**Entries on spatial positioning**

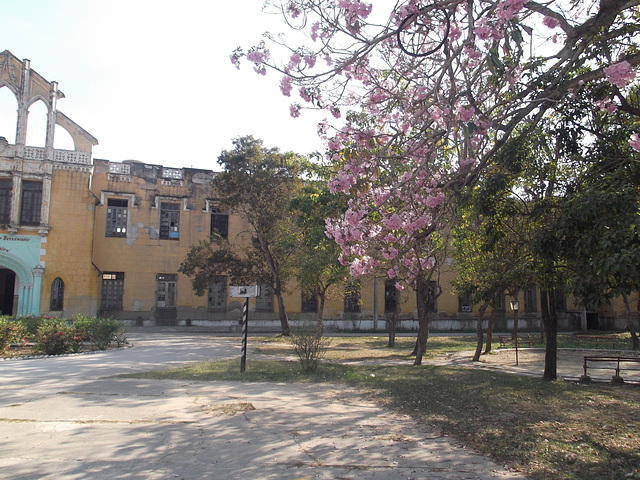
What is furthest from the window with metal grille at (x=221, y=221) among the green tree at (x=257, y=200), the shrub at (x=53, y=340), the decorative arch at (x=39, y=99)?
the shrub at (x=53, y=340)

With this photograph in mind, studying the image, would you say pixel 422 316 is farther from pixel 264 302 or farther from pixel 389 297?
pixel 389 297

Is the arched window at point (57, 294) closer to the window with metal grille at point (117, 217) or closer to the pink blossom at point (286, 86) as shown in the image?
the window with metal grille at point (117, 217)

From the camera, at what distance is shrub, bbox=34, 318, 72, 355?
45.8ft

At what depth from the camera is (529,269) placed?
10.5m

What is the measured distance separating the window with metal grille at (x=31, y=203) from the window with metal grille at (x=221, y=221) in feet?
31.7

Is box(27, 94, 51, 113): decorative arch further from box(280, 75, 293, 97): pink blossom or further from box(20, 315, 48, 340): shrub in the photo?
box(280, 75, 293, 97): pink blossom

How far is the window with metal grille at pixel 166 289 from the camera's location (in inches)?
1192

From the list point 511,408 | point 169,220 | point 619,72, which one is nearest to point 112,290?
point 169,220

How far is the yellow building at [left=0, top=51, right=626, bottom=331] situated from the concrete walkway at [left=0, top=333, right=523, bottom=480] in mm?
16094

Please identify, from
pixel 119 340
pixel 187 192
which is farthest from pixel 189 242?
pixel 119 340

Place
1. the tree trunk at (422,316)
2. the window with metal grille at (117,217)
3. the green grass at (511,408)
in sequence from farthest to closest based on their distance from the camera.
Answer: the window with metal grille at (117,217) < the tree trunk at (422,316) < the green grass at (511,408)

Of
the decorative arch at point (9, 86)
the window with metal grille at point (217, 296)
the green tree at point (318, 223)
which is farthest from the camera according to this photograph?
the window with metal grille at point (217, 296)

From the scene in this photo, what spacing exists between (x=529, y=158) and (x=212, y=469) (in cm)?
780

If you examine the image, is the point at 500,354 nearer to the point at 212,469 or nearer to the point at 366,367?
the point at 366,367
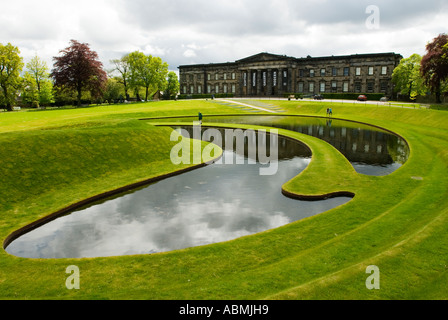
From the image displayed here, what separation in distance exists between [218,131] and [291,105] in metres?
39.6

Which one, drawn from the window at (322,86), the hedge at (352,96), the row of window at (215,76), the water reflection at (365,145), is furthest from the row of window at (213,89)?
the water reflection at (365,145)

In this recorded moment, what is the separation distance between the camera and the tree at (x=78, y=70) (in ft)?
301

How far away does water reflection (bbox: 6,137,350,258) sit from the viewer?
47.2 feet

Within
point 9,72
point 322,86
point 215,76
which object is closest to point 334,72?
point 322,86

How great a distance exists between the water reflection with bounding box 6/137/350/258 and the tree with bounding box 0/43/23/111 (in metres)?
86.5

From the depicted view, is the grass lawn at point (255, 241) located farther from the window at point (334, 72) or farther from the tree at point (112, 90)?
the tree at point (112, 90)

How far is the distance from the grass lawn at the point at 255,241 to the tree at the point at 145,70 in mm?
86814

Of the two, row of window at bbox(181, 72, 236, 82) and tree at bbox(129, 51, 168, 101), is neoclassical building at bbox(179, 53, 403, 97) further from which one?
tree at bbox(129, 51, 168, 101)

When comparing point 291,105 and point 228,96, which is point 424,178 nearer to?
point 291,105

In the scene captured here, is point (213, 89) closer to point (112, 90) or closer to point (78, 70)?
point (112, 90)

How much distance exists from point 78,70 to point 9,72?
18106mm

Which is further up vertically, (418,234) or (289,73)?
(289,73)
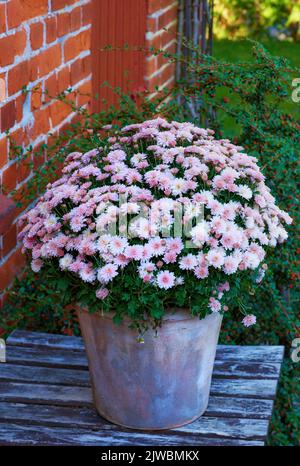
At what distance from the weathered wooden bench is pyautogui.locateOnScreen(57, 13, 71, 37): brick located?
1207mm

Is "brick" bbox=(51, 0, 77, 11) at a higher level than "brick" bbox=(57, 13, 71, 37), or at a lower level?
higher

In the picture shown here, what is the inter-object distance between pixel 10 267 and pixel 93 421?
0.77m

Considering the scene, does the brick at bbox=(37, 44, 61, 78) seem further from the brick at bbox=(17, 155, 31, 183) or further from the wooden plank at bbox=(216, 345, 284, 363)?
the wooden plank at bbox=(216, 345, 284, 363)

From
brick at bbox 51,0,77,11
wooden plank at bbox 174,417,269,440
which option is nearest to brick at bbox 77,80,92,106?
brick at bbox 51,0,77,11

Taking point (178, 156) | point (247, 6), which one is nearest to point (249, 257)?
point (178, 156)

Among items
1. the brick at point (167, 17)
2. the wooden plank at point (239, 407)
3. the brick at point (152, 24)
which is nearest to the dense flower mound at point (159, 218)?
the wooden plank at point (239, 407)

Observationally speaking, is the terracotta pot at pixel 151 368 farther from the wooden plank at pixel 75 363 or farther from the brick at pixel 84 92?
the brick at pixel 84 92

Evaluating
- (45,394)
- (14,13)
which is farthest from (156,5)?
(45,394)

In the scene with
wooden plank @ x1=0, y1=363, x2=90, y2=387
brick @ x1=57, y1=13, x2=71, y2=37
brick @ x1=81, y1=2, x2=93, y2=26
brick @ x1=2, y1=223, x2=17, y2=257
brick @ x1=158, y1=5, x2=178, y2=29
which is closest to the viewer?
wooden plank @ x1=0, y1=363, x2=90, y2=387

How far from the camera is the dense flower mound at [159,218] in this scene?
2.28 meters

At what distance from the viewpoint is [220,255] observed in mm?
2277

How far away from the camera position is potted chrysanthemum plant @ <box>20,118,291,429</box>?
2281 millimetres

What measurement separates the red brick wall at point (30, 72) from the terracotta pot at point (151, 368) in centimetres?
50
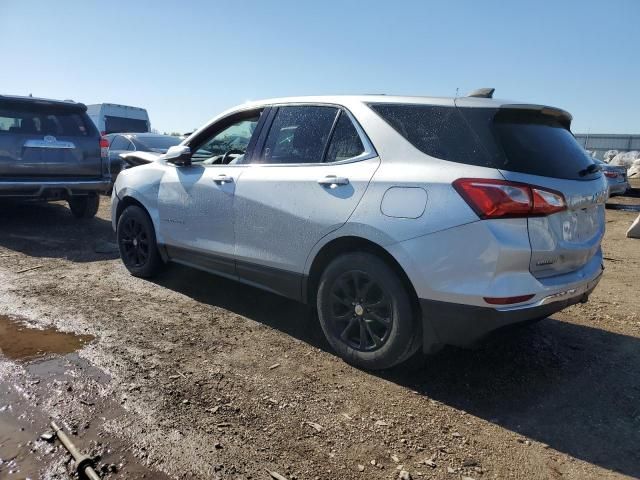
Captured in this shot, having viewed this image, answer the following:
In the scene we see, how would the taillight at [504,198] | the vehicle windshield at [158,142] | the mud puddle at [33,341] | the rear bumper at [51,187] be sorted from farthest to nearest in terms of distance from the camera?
the vehicle windshield at [158,142] < the rear bumper at [51,187] < the mud puddle at [33,341] < the taillight at [504,198]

**Task to complete**
Rewrite the material above with every occurrence of "camera" replaced by "observer" and nothing else altered. Omit the pictures from your answer.

**Written solution**
What is furthest from the window with metal grille at (x=221, y=221) among the green tree at (x=257, y=200), the shrub at (x=53, y=340), the decorative arch at (x=39, y=99)?
the shrub at (x=53, y=340)

With this photograph in mind, studying the image, would you say pixel 422 316 is farther from pixel 264 302 or farther from pixel 389 297?
pixel 389 297

Is the arched window at point (57, 294) closer to the window with metal grille at point (117, 217) or closer to the pink blossom at point (286, 86) as shown in the image?
the window with metal grille at point (117, 217)

From the observer, at what distance is shrub, bbox=34, 318, 72, 355?
45.8ft

At what depth from the observer is (529,269) placed?
10.5m

What is the measured distance separating the window with metal grille at (x=31, y=203) from the window with metal grille at (x=221, y=221) in feet?
31.7

Is box(27, 94, 51, 113): decorative arch further from box(280, 75, 293, 97): pink blossom or further from box(20, 315, 48, 340): shrub in the photo?
box(280, 75, 293, 97): pink blossom

How far is the window with metal grille at pixel 166 289 from the observer's location (in inches)?
1192

From the list point 511,408 | point 169,220 | point 619,72, which one is nearest to point 112,290?
point 169,220

How far is the yellow building at [left=0, top=51, right=626, bottom=331] situated from the concrete walkway at [left=0, top=333, right=523, bottom=480] in mm?
16094

Please identify, from
pixel 119 340
pixel 187 192
which is farthest from pixel 189 242?
pixel 119 340

Place
1. the tree trunk at (422,316)
2. the window with metal grille at (117,217)
3. the green grass at (511,408)
in sequence from farthest to closest based on their distance from the observer.
Answer: the window with metal grille at (117,217) < the tree trunk at (422,316) < the green grass at (511,408)

Of
the decorative arch at point (9, 86)
the window with metal grille at point (217, 296)
the green tree at point (318, 223)
which is farthest from the observer according to this photograph?
the window with metal grille at point (217, 296)

From the scene in this photo, what spacing exists between (x=529, y=158) and (x=212, y=469) (in cm)?
780

If you examine the image, is the point at 500,354 nearer to the point at 212,469 or nearer to the point at 366,367?
the point at 366,367
From the image displayed here, what separation in distance exists between [218,131] and [291,105] in metres?
39.6

Which one, drawn from the window at (322,86), the hedge at (352,96), the row of window at (215,76), the water reflection at (365,145), is furthest from the row of window at (213,89)?
the water reflection at (365,145)

In this recorded moment, what is the separation distance between the observer and the tree at (x=78, y=70) (in ft)?
301

How far away does water reflection (bbox: 6,137,350,258) sit from the viewer?
47.2 feet

Within
point 9,72
point 322,86
point 215,76
which object is closest to point 334,72?
point 322,86

How great a distance exists between the water reflection with bounding box 6/137/350/258 and the tree with bounding box 0/43/23/111 (in metres)?
86.5

From the depicted view, is the grass lawn at point (255, 241) located farther from the window at point (334, 72) or farther from the tree at point (112, 90)?
the tree at point (112, 90)

How far is the distance from the grass lawn at the point at 255,241 to the tree at the point at 145,70 in mm?
86814

Of the two, row of window at bbox(181, 72, 236, 82) and tree at bbox(129, 51, 168, 101), is neoclassical building at bbox(179, 53, 403, 97) further from which one?
tree at bbox(129, 51, 168, 101)

When comparing point 291,105 and point 228,96, which is point 424,178 nearer to?
point 291,105

In the scene captured here, is point (213, 89) closer to point (112, 90) or closer to point (78, 70)?
point (112, 90)

How much distance exists from point 78,70 to point 9,72?
18106mm

Which is further up vertically, (418,234) or (289,73)?
(289,73)
At what distance from the weathered wooden bench is pyautogui.locateOnScreen(57, 13, 71, 37): brick located?
1207mm

Is "brick" bbox=(51, 0, 77, 11) at a higher level than "brick" bbox=(57, 13, 71, 37), or at a lower level?
higher

In the picture shown here, what is the inter-object distance between pixel 10 267 and pixel 93 421?
0.77m

Considering the scene, does the brick at bbox=(37, 44, 61, 78) seem further from the brick at bbox=(17, 155, 31, 183) or further from the wooden plank at bbox=(216, 345, 284, 363)?
the wooden plank at bbox=(216, 345, 284, 363)

From
brick at bbox 51,0,77,11
wooden plank at bbox 174,417,269,440
which option is nearest to brick at bbox 77,80,92,106?
brick at bbox 51,0,77,11

Taking point (178, 156) | point (247, 6), which one is nearest to point (249, 257)?
point (178, 156)

Among items
1. the brick at point (167, 17)
2. the wooden plank at point (239, 407)
3. the brick at point (152, 24)
which is nearest to the dense flower mound at point (159, 218)?
the wooden plank at point (239, 407)

Observationally speaking, is the terracotta pot at pixel 151 368 farther from the wooden plank at pixel 75 363 or farther from the brick at pixel 84 92?
the brick at pixel 84 92

Evaluating
- (45,394)
- (14,13)
which is farthest from (156,5)?
(45,394)

In the scene with
wooden plank @ x1=0, y1=363, x2=90, y2=387
brick @ x1=57, y1=13, x2=71, y2=37
brick @ x1=81, y1=2, x2=93, y2=26
brick @ x1=2, y1=223, x2=17, y2=257
brick @ x1=158, y1=5, x2=178, y2=29
which is closest to the viewer?
wooden plank @ x1=0, y1=363, x2=90, y2=387

How far from the observer is the dense flower mound at [159,218] in this scene?
2.28 meters

At what distance from the viewpoint is [220,255] observed in mm?
2277

How far away from the observer position is potted chrysanthemum plant @ <box>20,118,291,429</box>?
2281 millimetres

What measurement separates the red brick wall at point (30, 72) from the terracotta pot at point (151, 368) in centimetres?
50
Captured in this shot, having viewed this image, answer the following:
In the scene we see, how would the taillight at [504,198] | the vehicle windshield at [158,142] | the mud puddle at [33,341] | the rear bumper at [51,187] be sorted from farthest to nearest in terms of distance from the observer?
the vehicle windshield at [158,142] < the rear bumper at [51,187] < the mud puddle at [33,341] < the taillight at [504,198]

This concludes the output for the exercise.